According to the IPN, almost 1,000 places have been identified where there were murders. The IPN has already accumulated around 450 accounts by witnesses of the murders, or from close relatives, hand-drawn sketches of the sites of the crimes, [and] still incomplete lists of victims. The Ukrainian side had already earlier sent, as the IPN puts it, "statements by the elder generation of Ukrainians, confirming the facts of the perpetration of murders of Poles by the UPA."
Witkowski stressed that the Lublin IPN is also conducting investigations into Polish crimes of retaliation, the victims of which were the Ukrainian civilian populace. This refers to the slaughter in June 1945 by the (right-wing underground) National Armed Forces of the Ukrainian village of Wierzchowina in Chelm District (now southeastern Poland) and the "anti-Ukrainian action" of the (underground loyal to the London government) Home Army (AK) and the Peasant Battalions in March 1944 in Sahryn, Laskow, and Szychowice in Hrubieszow District (now southeastern Poland). "It is not thus possible to speak here of any kind of bias on the part of the IPN," the prosecutor stressed. He recalled that during the war and after there had been confrontations between Poles and Ukrainians.
According to Polish historians, the UPA counted on the outbreak of Polish-Ukrainian battles after the war over the adherence of Lviv [Lwow] and the [Polish] eastern Marches [Kresy] (just as had been the case after World War I) and that is why it decided during the war to already "cleanse" the territories in dispute of their Polish populace. In their memoirs, UPA activists claim that they first issued the Poles who lived there with an order "to return to lands that were generically Polish" and that it was only in the face of a lack of reaction that the UPA moved to actions which, according to them, were to have been based fundamentally on the burning of villages and the killing "only" of men giving resistance. This is not confirmed by Polish historians, who point to the murders by the UPA (often in bestial fashion), and without warning, of all Poles [in given localities], including women and children.
"Certain anti-Polish actions were specially intended so as to frighten Poles as also to force all Ukrainians to struggle to the death for fear of Polish revenge," the historian Grzegorz Motyka (who today works in the Lublin IPN) wrote in a monograph on Polish-Ukrainian battles in the years 1943-48 that was published in 1999 under the title "How It Was in the Bieszczady Mountains."
::::::
#### Given exercise A:
Name every locality that the excerpt on the IPN investigations gives as a site of the Polish crimes of retaliation now under investigation.
#### Given exercise B:
Summarize the excerpt on the IPN investigations in two sentences.

#### Data section:
::::::
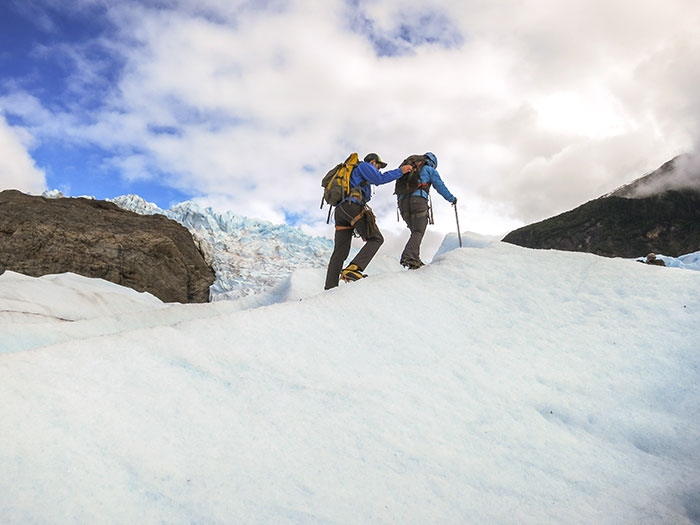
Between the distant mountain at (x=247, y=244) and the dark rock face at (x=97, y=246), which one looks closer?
the dark rock face at (x=97, y=246)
::::::
#### Full answer A:
Wierzchowina, Sahryn, Laskow, and Szychowice.

#### Full answer B:
The IPN has identified almost 1,000 places where murders took place and has gathered around 450 accounts from witnesses or close relatives, and the Lublin IPN is also investigating Polish crimes of retaliation against Ukrainian civilians. Polish historians reject the claims of UPA activists that Poles were first ordered to leave and that only men giving resistance were killed, and they point instead to the UPA's murders of all Poles without warning, including women and children.